The real power of the biological tool lies in exploring how genomes work.

Molecular biologists are riding a wave of new technologies made possible by CRISPR.

Whenever a paper about CRISPR–Cas9 hits the press, the staff at Addgene quickly find out. The non-profit company is where study authors often deposit molecular tools that they used in their work, and where other scientists immediately turn to get them. It is also where other scientists immediately turn to get their hands on these reagents. “We get calls within minutes of a hot paper publishing,” says Joanne Kamens, executive director of the company in Cambridge, Massachusetts.

Addgene's phones have been ringing a lot since early 2013, when researchers first reported1, 2, 3 that they had used the CRISPR–Cas9 system to slice the genome in human cells at sites of their choosing. “It was all hands on deck,” Kamens says. Since then, molecular biologists have rushed to adopt the technique, which can be used to alter the genome of almost any organism with unprecedented ease and finesse. Addgene has sent 60,000 CRISPR-related molecular tools — about 17% of its total shipments — to researchers in 83 countries, and the company's CRISPR-related pages were viewed more than one million times in 2015.

Much of the conversation about CRISPR–Cas9 has revolved around its potential for treating disease or editing the genes of human embryos, but researchers say that the real revolution right now is in the lab. What CRISPR offers, and biologists desire, is specificity: the ability to target and study particular DNA sequences in the vast expanse of a genome. And editing DNA is just one trick that it can be used for.

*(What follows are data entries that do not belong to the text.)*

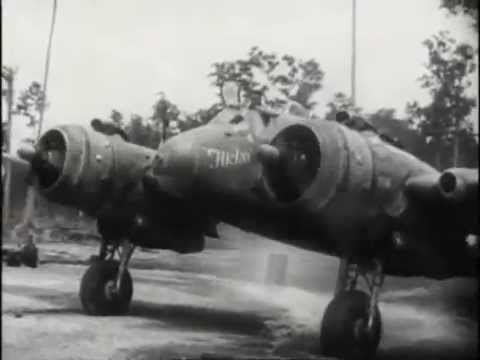 RAAF No 30 Squadron Beaufighter coded LY New Guinea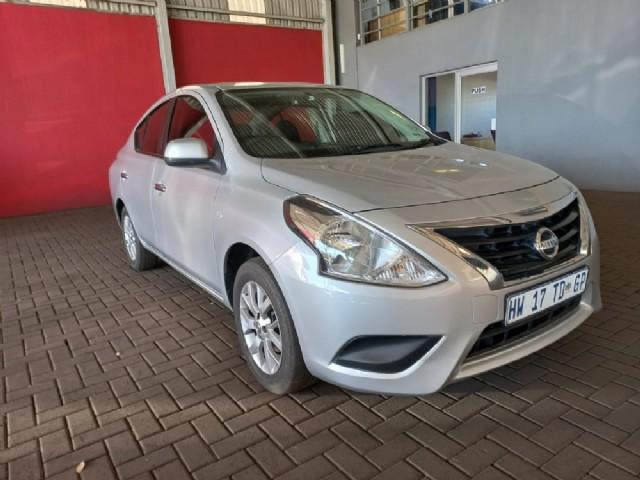 2019 Nissan Almera 1.5 Acenta Auto for sale - 1701-1323U16463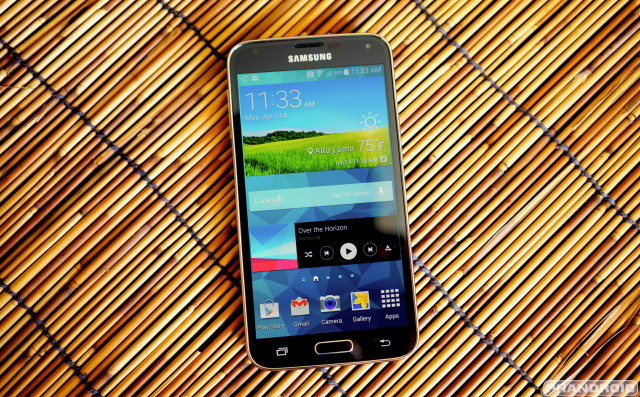 Samsung Galaxy S5 wood DSC05783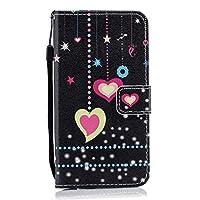 手帳型 アイフォン iPhone X ケース レザー 本革 財布 カバー収納 携帯カバー 耐摩擦 ビジネス 無料付防水ポーチケース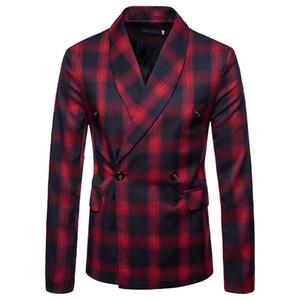 Moda dos homens Malha Ternos Listras Magros Blazers Western-style Roupas de Negócios Um Botão Jogo Colete Outono Inverno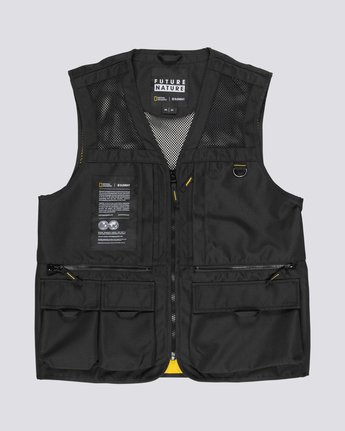 National Geographic Aether - Recycled Waterproof Vest for Men  S1JKC6ELP0
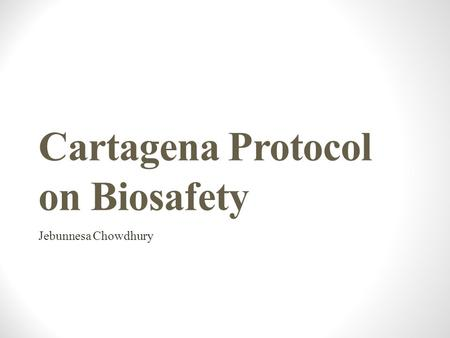 Cartagena Protocol on Biosafety Jebunnesa Chowdhury.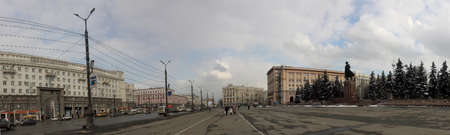 architectonics: Revolution square in Chelyabinsk (view from the theatre) Editorial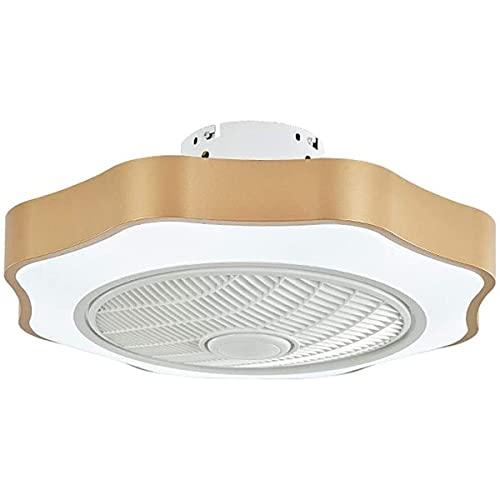 KISAD Ventilador de Techo Industrial con Luces Iluminación de Ventilador de Techo LED Luz Ajustable Velocidad de Viento Dimmable Control Remoto Moderno Fans de Techo Lámpara (Color : Metallic)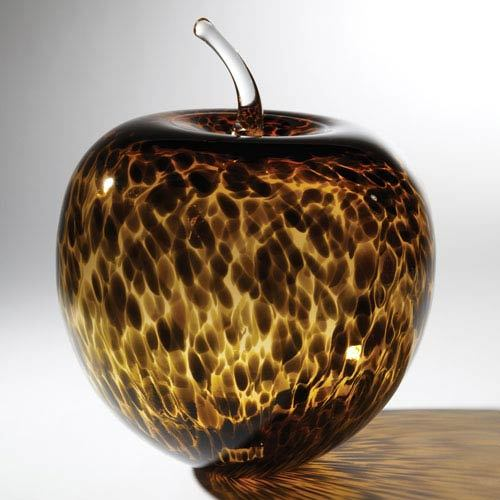 Tortoise Glass Apple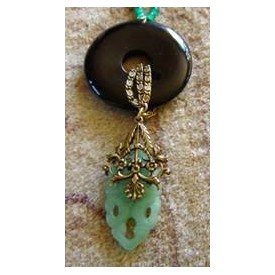 http://lindasilverdesigns.com/shop/758-thickbox_default/turquoise-stone-necklace.jpg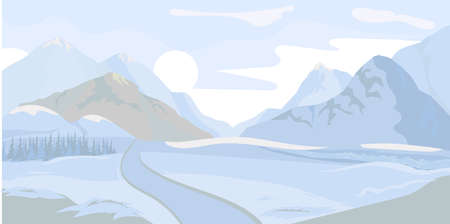 Winter landscape background. Vector 일러스트
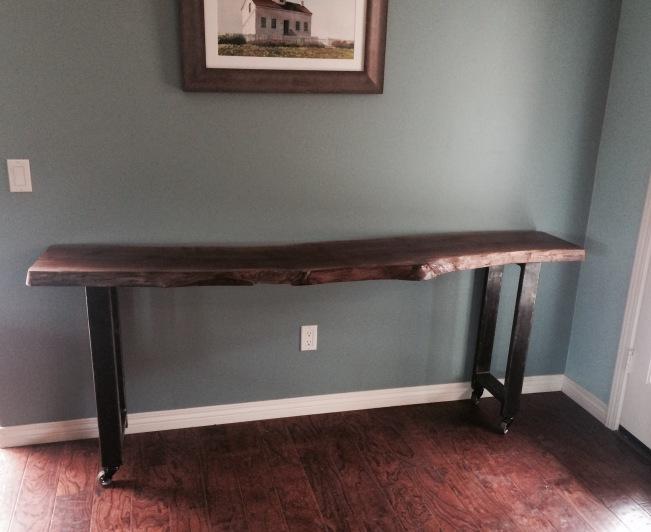 Walnut Slab and Steel Long Table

Scientists are hacking the tools so that they can send proteins to precise DNA targets to toggle genes on or off, and even engineer entire biological circuits — with the long-term goal of understanding cellular systems and disease.

“For the humble molecular biologist, it's really an extraordinarily powerful way to understand how the genome works,” says Daniel Bauer, a haematologist at the Boston Children's Hospital in Massachusetts. “It's really opened the number of questions you can address,” adds Peggy Farnham, a molecular biologist at the University of Southern California, Los Angeles. “It's just so fun.”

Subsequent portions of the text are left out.